A follow-up study reported an overall increase in wildlife collisions along the entire corridor, but a relatively lower increase in sections with crossing structures and fencing. Landscape connectivity increased substantially, allowing for an average of 22,648 successful animal crossings per year.
A prime candidate for funding
According to information compiled by State Farm, Montana has the second highest rate of animal-vehicle collisions in the United States. An individual driver in Montana has a 1-in-44 chance of hitting an animal while driving in any given year, second only to West Virginia.
In 2020, the Montana Department of Transportation released a study on the highway corridor from Four Corners to roughly West Yellowstone. During the study period of 2009 to 2018, MDT documented 1,247 carcasses on that stretch with a conservative cost estimate of $10 million in property damage, lost hunting revenue, and human injury.
“We’ve got decades of data now from all over North America to say yes, wildlife do use [crossing structures],” Fairbank said. She emphasized the need for research to determine the right places for crossing structures—using carcass data or wildlife movement data to pin-point the most effective and long-term places for animals to cross.
So what’s the next step for a wildlife crossing bridge in Gallatin County? The Buffalo Field Campaign created a petition that aims to get Secretary of the Interior Deb Haaland, Yellowstone Superintendent Cam Sholly and Custer Gallatin National Forest Supervisor Mary Erickson to earmark transportation funding dollars for a “buffalo bridge” over 191. The CLLC and the Western Transportation Institute is wrapping up a final report to be released early this year detailing an assessment of Highway 191 between West Yellowstone and Four Corners. But don’t expect a new wildlife bridge to be put up quickly.

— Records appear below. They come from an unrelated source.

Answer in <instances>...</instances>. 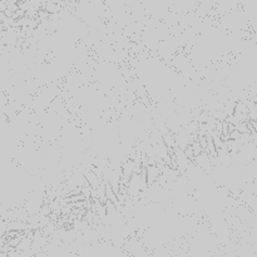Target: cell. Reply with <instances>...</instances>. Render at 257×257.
Here are the masks:
<instances>
[{
  "mask_svg": "<svg viewBox=\"0 0 257 257\" xmlns=\"http://www.w3.org/2000/svg\"><path fill=\"white\" fill-rule=\"evenodd\" d=\"M183 152H185V155H186V157L187 158H190L191 161H195V152H193V148H192V146H188V147H186V150L183 151Z\"/></svg>",
  "mask_w": 257,
  "mask_h": 257,
  "instance_id": "obj_3",
  "label": "cell"
},
{
  "mask_svg": "<svg viewBox=\"0 0 257 257\" xmlns=\"http://www.w3.org/2000/svg\"><path fill=\"white\" fill-rule=\"evenodd\" d=\"M241 136H242V133H240L237 130H235L230 133V140H240Z\"/></svg>",
  "mask_w": 257,
  "mask_h": 257,
  "instance_id": "obj_4",
  "label": "cell"
},
{
  "mask_svg": "<svg viewBox=\"0 0 257 257\" xmlns=\"http://www.w3.org/2000/svg\"><path fill=\"white\" fill-rule=\"evenodd\" d=\"M161 173H162V170H161L160 166L155 165H148L147 168H146V177H147V183L148 186L153 185L158 181Z\"/></svg>",
  "mask_w": 257,
  "mask_h": 257,
  "instance_id": "obj_1",
  "label": "cell"
},
{
  "mask_svg": "<svg viewBox=\"0 0 257 257\" xmlns=\"http://www.w3.org/2000/svg\"><path fill=\"white\" fill-rule=\"evenodd\" d=\"M191 146H192L193 152H195V157H197V156H200L201 153L205 152V151H203V148H202V146H201L200 141H198V138L196 141H193L192 145H191Z\"/></svg>",
  "mask_w": 257,
  "mask_h": 257,
  "instance_id": "obj_2",
  "label": "cell"
}]
</instances>
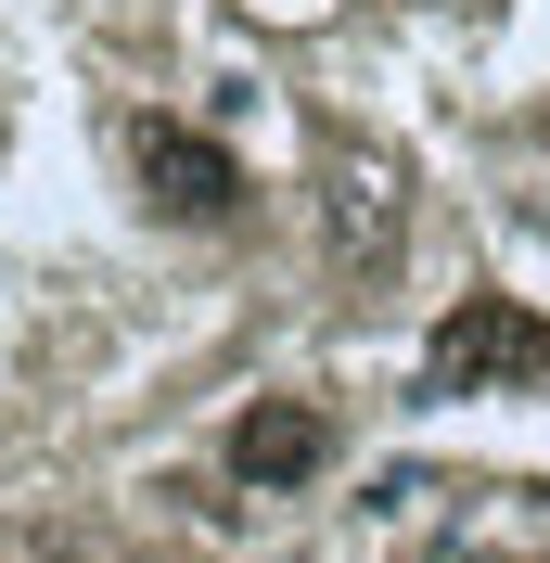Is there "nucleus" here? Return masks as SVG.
Masks as SVG:
<instances>
[{
	"mask_svg": "<svg viewBox=\"0 0 550 563\" xmlns=\"http://www.w3.org/2000/svg\"><path fill=\"white\" fill-rule=\"evenodd\" d=\"M320 218H333V256H345L359 282H372V269H397V179H384V167H333Z\"/></svg>",
	"mask_w": 550,
	"mask_h": 563,
	"instance_id": "nucleus-4",
	"label": "nucleus"
},
{
	"mask_svg": "<svg viewBox=\"0 0 550 563\" xmlns=\"http://www.w3.org/2000/svg\"><path fill=\"white\" fill-rule=\"evenodd\" d=\"M513 385H550V320L525 295H461L422 346V397H513Z\"/></svg>",
	"mask_w": 550,
	"mask_h": 563,
	"instance_id": "nucleus-1",
	"label": "nucleus"
},
{
	"mask_svg": "<svg viewBox=\"0 0 550 563\" xmlns=\"http://www.w3.org/2000/svg\"><path fill=\"white\" fill-rule=\"evenodd\" d=\"M0 563H90V538H52V526H13V538H0Z\"/></svg>",
	"mask_w": 550,
	"mask_h": 563,
	"instance_id": "nucleus-5",
	"label": "nucleus"
},
{
	"mask_svg": "<svg viewBox=\"0 0 550 563\" xmlns=\"http://www.w3.org/2000/svg\"><path fill=\"white\" fill-rule=\"evenodd\" d=\"M129 154H141V192H154V218H179V231H231V218H243V167H231V141L179 129V115H141Z\"/></svg>",
	"mask_w": 550,
	"mask_h": 563,
	"instance_id": "nucleus-2",
	"label": "nucleus"
},
{
	"mask_svg": "<svg viewBox=\"0 0 550 563\" xmlns=\"http://www.w3.org/2000/svg\"><path fill=\"white\" fill-rule=\"evenodd\" d=\"M320 461H333V410H320V397H256V410L231 422V487H256V499L308 487Z\"/></svg>",
	"mask_w": 550,
	"mask_h": 563,
	"instance_id": "nucleus-3",
	"label": "nucleus"
}]
</instances>
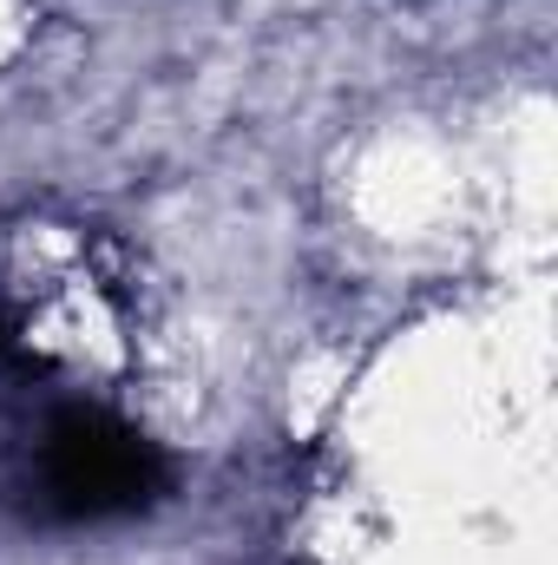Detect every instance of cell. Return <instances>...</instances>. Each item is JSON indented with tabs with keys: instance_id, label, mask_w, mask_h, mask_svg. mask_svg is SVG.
Listing matches in <instances>:
<instances>
[{
	"instance_id": "cell-1",
	"label": "cell",
	"mask_w": 558,
	"mask_h": 565,
	"mask_svg": "<svg viewBox=\"0 0 558 565\" xmlns=\"http://www.w3.org/2000/svg\"><path fill=\"white\" fill-rule=\"evenodd\" d=\"M40 480L66 520H112L164 493V454L99 408H66L46 427Z\"/></svg>"
}]
</instances>
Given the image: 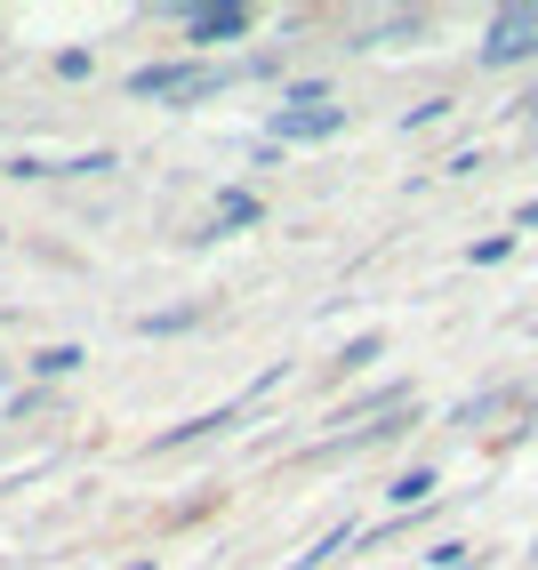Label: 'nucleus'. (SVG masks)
<instances>
[{"label":"nucleus","instance_id":"nucleus-11","mask_svg":"<svg viewBox=\"0 0 538 570\" xmlns=\"http://www.w3.org/2000/svg\"><path fill=\"white\" fill-rule=\"evenodd\" d=\"M378 354H387V337H378V330H362V337H345L338 370H362V362H378Z\"/></svg>","mask_w":538,"mask_h":570},{"label":"nucleus","instance_id":"nucleus-13","mask_svg":"<svg viewBox=\"0 0 538 570\" xmlns=\"http://www.w3.org/2000/svg\"><path fill=\"white\" fill-rule=\"evenodd\" d=\"M434 121H450V97H427V105H410V121H402V129H434Z\"/></svg>","mask_w":538,"mask_h":570},{"label":"nucleus","instance_id":"nucleus-6","mask_svg":"<svg viewBox=\"0 0 538 570\" xmlns=\"http://www.w3.org/2000/svg\"><path fill=\"white\" fill-rule=\"evenodd\" d=\"M394 41H427V9H410V17H387V24L354 32V49H394Z\"/></svg>","mask_w":538,"mask_h":570},{"label":"nucleus","instance_id":"nucleus-10","mask_svg":"<svg viewBox=\"0 0 538 570\" xmlns=\"http://www.w3.org/2000/svg\"><path fill=\"white\" fill-rule=\"evenodd\" d=\"M81 362H89L81 346H41V354H32V377H72Z\"/></svg>","mask_w":538,"mask_h":570},{"label":"nucleus","instance_id":"nucleus-14","mask_svg":"<svg viewBox=\"0 0 538 570\" xmlns=\"http://www.w3.org/2000/svg\"><path fill=\"white\" fill-rule=\"evenodd\" d=\"M57 72H65V81H89L97 65H89V49H57Z\"/></svg>","mask_w":538,"mask_h":570},{"label":"nucleus","instance_id":"nucleus-3","mask_svg":"<svg viewBox=\"0 0 538 570\" xmlns=\"http://www.w3.org/2000/svg\"><path fill=\"white\" fill-rule=\"evenodd\" d=\"M338 129H345V105H314V112H282V105H274L265 145H282V154H290V145H330Z\"/></svg>","mask_w":538,"mask_h":570},{"label":"nucleus","instance_id":"nucleus-8","mask_svg":"<svg viewBox=\"0 0 538 570\" xmlns=\"http://www.w3.org/2000/svg\"><path fill=\"white\" fill-rule=\"evenodd\" d=\"M345 547H362V530H354V522H338V530H322V539H314V554H297L290 570H322V562H338Z\"/></svg>","mask_w":538,"mask_h":570},{"label":"nucleus","instance_id":"nucleus-1","mask_svg":"<svg viewBox=\"0 0 538 570\" xmlns=\"http://www.w3.org/2000/svg\"><path fill=\"white\" fill-rule=\"evenodd\" d=\"M234 72H217L209 57H177V65H137L129 72V97H153V105H202L217 97Z\"/></svg>","mask_w":538,"mask_h":570},{"label":"nucleus","instance_id":"nucleus-16","mask_svg":"<svg viewBox=\"0 0 538 570\" xmlns=\"http://www.w3.org/2000/svg\"><path fill=\"white\" fill-rule=\"evenodd\" d=\"M507 249H515V234H490V242H475V265H498Z\"/></svg>","mask_w":538,"mask_h":570},{"label":"nucleus","instance_id":"nucleus-5","mask_svg":"<svg viewBox=\"0 0 538 570\" xmlns=\"http://www.w3.org/2000/svg\"><path fill=\"white\" fill-rule=\"evenodd\" d=\"M242 410H202V417H185V426H169V434H153V450H185V442H209V434H225Z\"/></svg>","mask_w":538,"mask_h":570},{"label":"nucleus","instance_id":"nucleus-15","mask_svg":"<svg viewBox=\"0 0 538 570\" xmlns=\"http://www.w3.org/2000/svg\"><path fill=\"white\" fill-rule=\"evenodd\" d=\"M427 562H434V570H475V547H434Z\"/></svg>","mask_w":538,"mask_h":570},{"label":"nucleus","instance_id":"nucleus-2","mask_svg":"<svg viewBox=\"0 0 538 570\" xmlns=\"http://www.w3.org/2000/svg\"><path fill=\"white\" fill-rule=\"evenodd\" d=\"M482 65H530L538 57V0H515V9H490L482 24Z\"/></svg>","mask_w":538,"mask_h":570},{"label":"nucleus","instance_id":"nucleus-7","mask_svg":"<svg viewBox=\"0 0 538 570\" xmlns=\"http://www.w3.org/2000/svg\"><path fill=\"white\" fill-rule=\"evenodd\" d=\"M257 217H265V202L234 185V194H217V217H209V234H242V225H257Z\"/></svg>","mask_w":538,"mask_h":570},{"label":"nucleus","instance_id":"nucleus-18","mask_svg":"<svg viewBox=\"0 0 538 570\" xmlns=\"http://www.w3.org/2000/svg\"><path fill=\"white\" fill-rule=\"evenodd\" d=\"M530 562H538V547H530Z\"/></svg>","mask_w":538,"mask_h":570},{"label":"nucleus","instance_id":"nucleus-12","mask_svg":"<svg viewBox=\"0 0 538 570\" xmlns=\"http://www.w3.org/2000/svg\"><path fill=\"white\" fill-rule=\"evenodd\" d=\"M507 402H515V394H475L467 410H458V417H450V426H482V417H498V410H507Z\"/></svg>","mask_w":538,"mask_h":570},{"label":"nucleus","instance_id":"nucleus-17","mask_svg":"<svg viewBox=\"0 0 538 570\" xmlns=\"http://www.w3.org/2000/svg\"><path fill=\"white\" fill-rule=\"evenodd\" d=\"M522 112H538V89H530V97H522Z\"/></svg>","mask_w":538,"mask_h":570},{"label":"nucleus","instance_id":"nucleus-4","mask_svg":"<svg viewBox=\"0 0 538 570\" xmlns=\"http://www.w3.org/2000/svg\"><path fill=\"white\" fill-rule=\"evenodd\" d=\"M257 17L242 9V0H209V9H185V41H242V32H250Z\"/></svg>","mask_w":538,"mask_h":570},{"label":"nucleus","instance_id":"nucleus-9","mask_svg":"<svg viewBox=\"0 0 538 570\" xmlns=\"http://www.w3.org/2000/svg\"><path fill=\"white\" fill-rule=\"evenodd\" d=\"M387 499L410 514V507H427L434 499V466H410V474H394V490H387Z\"/></svg>","mask_w":538,"mask_h":570}]
</instances>
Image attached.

“In a perfect scenario, if you were talking about a project with public land on either side of the highway, or where there are already conservation easements in place, most transportation planning in Montana is on a five-year cycle. It doesn’t happen quick, especially with these bigger structural investments,” Fairbank said.
But a crossing structure alone isn’t enough to preserve the landscape connectivity necessary for a healthy and mobile ecosystem in the Gallatin Valley. Experts have pointed out that without public land or strong conservation easements on either side of a wildlife project, a project isn’t likely to be effective for animals or gain the political support needed to get built.
From Holly Pippel’s perspective, there’s smaller initiatives landowners in the Gallatin Valley can take to improve the mobility of wildlife. When that fence went up on a parcel that used to be an important corridor for the Gallatin Gateway herd, she got in touch with the landowner, asking if a rail could be dropped to make it easier for elk to cross. No dice. When the property was sold, she contacted the real estate agent, and relayed a question to the new owners if they might consider lowering a portion of the fence. No response.
What’s it like talking to landowners who won’t budge?
“It’s just senseless,” Pippel said.
“If my pictures and observations can help some of these new people be a little more friendly that would make my day. But it’s private property rights, so you can’t force people to do things. You can only try to make them feel compelled or passionate or make them slow down and stop to really see what’s going on,” Pippel said. “Only a couple changes can make a big difference. Lowering that fence could make a lot of difference.”